De boot ging voor anker. De autochtonen stroomden aan land. Muhlen reed in zijn eentje naar boven, vermoedelijk naar zijn weelderige hotel. De bisschop had zijn bagage bij elkaar gezocht en volgde in een tweede rijtuig. Hij genoot van de rit over het om­hoogslingerende weggetje; hij bewonderde de feestelijke versie­ring van de huizen, de tuinen en wijngaarden, het veelkleurige rotslandschap hogerop, het bruinverbrande, glimlachende boeren­volk. Het geheel gaf een indruk van tevredenheid en welzijn; iets vrolijks, weelderigs, bijna dramatisch.
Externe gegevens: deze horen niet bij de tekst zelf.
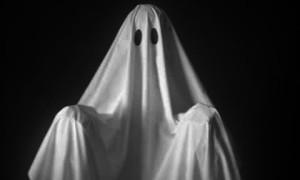 Студенти изселиха призрака от мазето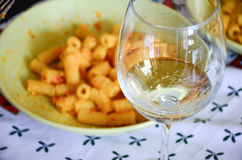 Ζυμαρικά και κρασί Στοκ φωτογραφίες με δικαίωμα ελεύθερης χρήσης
‘Het bevalt me,’ besloot hij.

En hij vroeg zich af hoe lang het zou duren voordat hij mevrouw Meadows zou ontmoeten, zijn nicht voor wie hij het op zich had genomen de reis naar Engeland te onderbreken.

Don Francesco, de glimlachende priester, liet hen beiden al snel achter zich, hoewel hij nog tien minuten op de kade met het mooie boerenmeisje van de boot praatte. Hij had de snelste koetsier van het eiland genomen en raasde nu alsof de duivel hem op de hielen zat naar boven, vastbesloten om als eerste de hertogin van de aan­komst van de gek op de hoogte te brengen.